A young Pelt was charged with taking the city’s answer to Pópuli. Evidently from a good family, he appeared proud to have been given the job, and had dressed in his best attire. He received me with a smile. “I’m told you’ll be acting as my second,” he said. “Do you know the protocol?”
“Well, no.”
“I go first. You stay to my right, a pace behind. After you, the Bourbon messenger, and bringing up the rear, two standard-bearers, one with the royal standard, the other with parliament’s. Be sure to adhere to the conventions.”
“As you wish.”
“We’ll bow to their officers—amicably but never submissively. Remember, we’re at war!”
He was the one, it seemed to me, who had forgotten we were at war.
“And when exactly,” I said, “does bowing go from being amicable to submissive?”

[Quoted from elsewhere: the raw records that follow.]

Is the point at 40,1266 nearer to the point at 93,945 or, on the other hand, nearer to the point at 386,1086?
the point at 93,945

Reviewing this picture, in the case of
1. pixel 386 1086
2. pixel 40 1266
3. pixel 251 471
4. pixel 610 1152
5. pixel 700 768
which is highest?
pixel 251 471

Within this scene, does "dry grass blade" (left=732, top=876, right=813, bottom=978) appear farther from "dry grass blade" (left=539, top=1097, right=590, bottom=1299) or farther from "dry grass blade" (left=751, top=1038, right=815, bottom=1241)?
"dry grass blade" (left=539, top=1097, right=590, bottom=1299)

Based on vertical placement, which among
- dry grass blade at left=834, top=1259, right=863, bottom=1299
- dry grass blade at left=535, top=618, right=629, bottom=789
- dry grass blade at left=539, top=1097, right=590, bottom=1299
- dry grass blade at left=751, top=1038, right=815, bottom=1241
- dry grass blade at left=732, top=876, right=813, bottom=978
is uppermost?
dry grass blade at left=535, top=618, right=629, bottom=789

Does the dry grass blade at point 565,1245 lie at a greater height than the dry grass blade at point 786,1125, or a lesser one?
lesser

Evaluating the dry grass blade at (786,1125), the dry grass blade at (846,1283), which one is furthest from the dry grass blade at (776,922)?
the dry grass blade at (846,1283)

“Don’t worry about that. All you have to do is, once we get there, hand me the missive. I unroll it, and I read it out.” This little Pelt was indeed proud to be leading the delegation. “I haven’t slept all night,” he said, beaming. “I’ve been working on memorizing a few immortal words to add to the government’s missive. Today, sir, we shall make history.”
The location of the Bourbon encampment, just out of range of the city’s artillery, meant it was quite a walk to get there. For my part, I was deep in thought the whole way, and not altogether happy thoughts.
We halted very close to their front line. There were thousands of soldiers working away on their ditches and barricades, all the way from Montjuïc to the mouth of the River Besòs. As far as the eye could see, men were chest-deep and shifting shovelfuls of earth.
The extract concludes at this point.